SET TASK:
Extract all records. Keep each one exact.

DATA FOR THIS EXERCISE:

=-=-=

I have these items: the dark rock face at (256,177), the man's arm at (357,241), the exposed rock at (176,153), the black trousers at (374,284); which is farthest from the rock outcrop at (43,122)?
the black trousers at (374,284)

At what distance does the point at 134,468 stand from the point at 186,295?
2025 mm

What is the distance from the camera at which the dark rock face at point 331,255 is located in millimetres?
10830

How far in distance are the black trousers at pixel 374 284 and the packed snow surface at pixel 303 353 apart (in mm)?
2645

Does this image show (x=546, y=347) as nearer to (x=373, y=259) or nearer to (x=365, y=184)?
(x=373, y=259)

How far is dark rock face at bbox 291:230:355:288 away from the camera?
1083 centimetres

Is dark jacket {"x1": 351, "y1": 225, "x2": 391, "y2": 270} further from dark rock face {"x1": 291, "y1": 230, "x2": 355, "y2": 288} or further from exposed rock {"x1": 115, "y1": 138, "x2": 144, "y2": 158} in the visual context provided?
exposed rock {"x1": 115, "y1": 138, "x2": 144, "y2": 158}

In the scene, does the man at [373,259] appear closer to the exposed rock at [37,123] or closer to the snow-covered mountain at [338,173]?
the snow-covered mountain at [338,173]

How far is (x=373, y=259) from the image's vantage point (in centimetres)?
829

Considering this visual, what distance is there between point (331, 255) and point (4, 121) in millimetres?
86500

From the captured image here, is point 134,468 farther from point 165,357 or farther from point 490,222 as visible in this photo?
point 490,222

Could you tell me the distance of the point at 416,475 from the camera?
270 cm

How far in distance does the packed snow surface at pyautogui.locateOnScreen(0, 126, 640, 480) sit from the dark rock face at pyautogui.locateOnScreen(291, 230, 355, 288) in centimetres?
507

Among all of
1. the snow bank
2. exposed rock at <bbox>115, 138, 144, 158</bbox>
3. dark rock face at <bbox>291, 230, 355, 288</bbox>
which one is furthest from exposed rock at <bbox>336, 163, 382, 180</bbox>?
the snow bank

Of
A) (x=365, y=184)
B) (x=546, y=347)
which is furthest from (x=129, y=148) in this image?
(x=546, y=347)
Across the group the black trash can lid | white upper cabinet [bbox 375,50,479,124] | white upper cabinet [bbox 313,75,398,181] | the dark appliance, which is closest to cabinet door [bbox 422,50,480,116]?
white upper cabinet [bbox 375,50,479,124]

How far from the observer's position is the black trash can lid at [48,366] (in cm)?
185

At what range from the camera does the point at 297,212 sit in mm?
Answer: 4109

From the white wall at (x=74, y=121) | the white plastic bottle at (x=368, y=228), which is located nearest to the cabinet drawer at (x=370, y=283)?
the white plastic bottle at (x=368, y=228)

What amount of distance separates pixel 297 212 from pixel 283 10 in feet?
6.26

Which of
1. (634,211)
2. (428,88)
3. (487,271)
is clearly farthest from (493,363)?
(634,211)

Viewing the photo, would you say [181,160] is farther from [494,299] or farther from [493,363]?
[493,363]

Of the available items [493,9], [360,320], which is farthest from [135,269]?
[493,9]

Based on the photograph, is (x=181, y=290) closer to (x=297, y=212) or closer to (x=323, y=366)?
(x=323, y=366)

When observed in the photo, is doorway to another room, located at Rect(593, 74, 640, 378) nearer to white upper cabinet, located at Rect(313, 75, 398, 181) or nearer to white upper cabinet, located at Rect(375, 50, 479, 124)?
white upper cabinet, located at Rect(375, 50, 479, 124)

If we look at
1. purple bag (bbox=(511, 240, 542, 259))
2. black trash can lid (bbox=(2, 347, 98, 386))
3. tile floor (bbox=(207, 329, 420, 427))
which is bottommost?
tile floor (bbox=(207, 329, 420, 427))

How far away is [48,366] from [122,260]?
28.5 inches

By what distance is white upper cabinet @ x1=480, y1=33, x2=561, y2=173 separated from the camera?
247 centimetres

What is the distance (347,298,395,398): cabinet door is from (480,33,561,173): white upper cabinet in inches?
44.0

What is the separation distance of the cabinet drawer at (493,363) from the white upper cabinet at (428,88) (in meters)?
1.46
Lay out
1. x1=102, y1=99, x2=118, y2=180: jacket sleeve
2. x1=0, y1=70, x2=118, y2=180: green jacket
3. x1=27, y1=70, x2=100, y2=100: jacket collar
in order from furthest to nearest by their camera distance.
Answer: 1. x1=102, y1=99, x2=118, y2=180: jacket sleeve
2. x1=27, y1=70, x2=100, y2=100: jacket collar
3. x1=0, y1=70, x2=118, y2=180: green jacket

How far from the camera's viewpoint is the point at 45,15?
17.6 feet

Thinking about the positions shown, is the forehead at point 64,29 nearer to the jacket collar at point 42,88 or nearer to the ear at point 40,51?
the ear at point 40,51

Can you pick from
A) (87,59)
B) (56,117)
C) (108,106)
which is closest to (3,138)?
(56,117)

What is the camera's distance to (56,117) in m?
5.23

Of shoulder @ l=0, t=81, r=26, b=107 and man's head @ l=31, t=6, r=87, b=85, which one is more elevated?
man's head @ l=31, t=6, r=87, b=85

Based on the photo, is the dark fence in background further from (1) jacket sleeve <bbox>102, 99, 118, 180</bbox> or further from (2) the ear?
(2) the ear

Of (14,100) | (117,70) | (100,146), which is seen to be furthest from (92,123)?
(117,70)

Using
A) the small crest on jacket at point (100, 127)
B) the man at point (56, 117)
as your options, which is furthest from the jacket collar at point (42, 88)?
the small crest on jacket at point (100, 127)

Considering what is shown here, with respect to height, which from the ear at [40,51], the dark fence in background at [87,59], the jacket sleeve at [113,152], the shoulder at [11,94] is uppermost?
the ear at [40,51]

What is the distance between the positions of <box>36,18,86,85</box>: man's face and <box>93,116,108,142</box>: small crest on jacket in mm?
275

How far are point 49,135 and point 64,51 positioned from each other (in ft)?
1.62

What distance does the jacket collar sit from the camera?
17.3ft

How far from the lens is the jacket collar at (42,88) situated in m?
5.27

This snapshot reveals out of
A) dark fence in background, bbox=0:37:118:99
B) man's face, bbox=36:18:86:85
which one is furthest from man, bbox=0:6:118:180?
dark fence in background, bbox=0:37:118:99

=-=-=

WRITTEN ANSWER:
I have these items: the dark rock face at (256,177), the man's arm at (357,241), the exposed rock at (176,153), the black trousers at (374,284); which is farthest from the rock outcrop at (43,122)?
the black trousers at (374,284)

At what distance does the point at 134,468 stand from the point at 186,295?
2025 mm

What is the distance from the camera at which the dark rock face at point 331,255 is located in millimetres?
10830

How far in distance are the black trousers at pixel 374 284 and the packed snow surface at pixel 303 353 apart (in mm)?
2645

Does this image show (x=546, y=347) as nearer to (x=373, y=259) or nearer to (x=365, y=184)?
(x=373, y=259)

How far is dark rock face at bbox 291:230:355:288 away from the camera?
1083 centimetres

Is dark jacket {"x1": 351, "y1": 225, "x2": 391, "y2": 270} further from dark rock face {"x1": 291, "y1": 230, "x2": 355, "y2": 288} or further from exposed rock {"x1": 115, "y1": 138, "x2": 144, "y2": 158} in the visual context provided?
exposed rock {"x1": 115, "y1": 138, "x2": 144, "y2": 158}

In the scene, does the man at [373,259] appear closer to the exposed rock at [37,123] or closer to the snow-covered mountain at [338,173]?
the snow-covered mountain at [338,173]

How far is (x=373, y=259) from the image's vantage point (in centimetres)?
829

Considering this visual, what distance is there between point (331, 255) and point (4, 121) in millimetres?
86500

From the captured image here, is point 134,468 farther from point 165,357 or farther from point 490,222 as visible in this photo?
point 490,222

Could you tell me the distance of the point at 416,475 from the camera?
270 cm

How far in distance does the packed snow surface at pyautogui.locateOnScreen(0, 126, 640, 480) sit from the dark rock face at pyautogui.locateOnScreen(291, 230, 355, 288) in centimetres?
507

Among all of
1. the snow bank
2. exposed rock at <bbox>115, 138, 144, 158</bbox>
3. dark rock face at <bbox>291, 230, 355, 288</bbox>
which one is furthest from exposed rock at <bbox>336, 163, 382, 180</bbox>?
the snow bank

Of
A) (x=365, y=184)
B) (x=546, y=347)
which is furthest from (x=129, y=148) in this image?
(x=546, y=347)
Across the group the black trash can lid | white upper cabinet [bbox 375,50,479,124] | white upper cabinet [bbox 313,75,398,181] | the dark appliance, which is closest to cabinet door [bbox 422,50,480,116]?
white upper cabinet [bbox 375,50,479,124]

How far from the observer's position is the black trash can lid at [48,366] (in cm)?
185

At what range from the camera does the point at 297,212 sit in mm?
Answer: 4109

From the white wall at (x=74, y=121) | the white plastic bottle at (x=368, y=228), which is located nearest to the cabinet drawer at (x=370, y=283)?
the white plastic bottle at (x=368, y=228)

What amount of distance separates pixel 297 212 from pixel 283 10 in feet?
6.26

Which of
1. (634,211)
2. (428,88)
3. (487,271)
is clearly farthest from (493,363)?
(634,211)

Viewing the photo, would you say [181,160] is farther from [494,299] or farther from [493,363]?
[493,363]

Of the available items [493,9], [360,320], which is farthest from [135,269]?
[493,9]

Based on the photograph, is (x=181, y=290) closer to (x=297, y=212) or closer to (x=323, y=366)?
(x=323, y=366)

When observed in the photo, is doorway to another room, located at Rect(593, 74, 640, 378) nearer to white upper cabinet, located at Rect(313, 75, 398, 181) or nearer to white upper cabinet, located at Rect(375, 50, 479, 124)?
white upper cabinet, located at Rect(375, 50, 479, 124)

If we look at
1. purple bag (bbox=(511, 240, 542, 259))
2. black trash can lid (bbox=(2, 347, 98, 386))
3. tile floor (bbox=(207, 329, 420, 427))
which is bottommost?
tile floor (bbox=(207, 329, 420, 427))

How far away is [48,366] from [122,260]?
28.5 inches

By what distance is white upper cabinet @ x1=480, y1=33, x2=561, y2=173 separated from the camera?
247 centimetres

What is the distance (347,298,395,398): cabinet door is from (480,33,561,173): white upper cabinet in inches?
44.0

What is the separation distance of the cabinet drawer at (493,363) from the white upper cabinet at (428,88) (in meters)?
1.46
Lay out
1. x1=102, y1=99, x2=118, y2=180: jacket sleeve
2. x1=0, y1=70, x2=118, y2=180: green jacket
3. x1=27, y1=70, x2=100, y2=100: jacket collar
in order from furthest to nearest by their camera distance.
Answer: 1. x1=102, y1=99, x2=118, y2=180: jacket sleeve
2. x1=27, y1=70, x2=100, y2=100: jacket collar
3. x1=0, y1=70, x2=118, y2=180: green jacket

How far from the camera's viewpoint is the point at 45,15?
17.6 feet

Thinking about the positions shown, is the forehead at point 64,29 nearer to the jacket collar at point 42,88 or nearer to the ear at point 40,51?
the ear at point 40,51

Can you pick from
A) (87,59)
B) (56,117)
C) (108,106)
which is closest to (3,138)?
(56,117)

What is the camera's distance to (56,117) in m?
5.23

Of shoulder @ l=0, t=81, r=26, b=107 and man's head @ l=31, t=6, r=87, b=85, which one is more elevated?
man's head @ l=31, t=6, r=87, b=85

Based on the photo, is the dark fence in background further from (1) jacket sleeve <bbox>102, 99, 118, 180</bbox> or further from (2) the ear?
(2) the ear

Of (14,100) | (117,70) | (100,146), which is seen to be furthest from (92,123)?
(117,70)

Using
A) the small crest on jacket at point (100, 127)
B) the man at point (56, 117)
as your options, which is furthest from the jacket collar at point (42, 88)?
the small crest on jacket at point (100, 127)

Considering what is shown here, with respect to height, which from the ear at [40,51], the dark fence in background at [87,59], the jacket sleeve at [113,152], the shoulder at [11,94] is uppermost?
the ear at [40,51]

What is the distance between the positions of <box>36,18,86,85</box>: man's face and <box>93,116,108,142</box>: small crest on jacket in mm?
275

How far are point 49,135 and point 64,51 positioned from each other (in ft)?
1.62

What distance does the jacket collar sit from the camera?
17.3ft

How far from the lens is the jacket collar at (42,88) situated in m?
5.27

This snapshot reveals out of
A) dark fence in background, bbox=0:37:118:99
B) man's face, bbox=36:18:86:85
which one is furthest from man, bbox=0:6:118:180?
dark fence in background, bbox=0:37:118:99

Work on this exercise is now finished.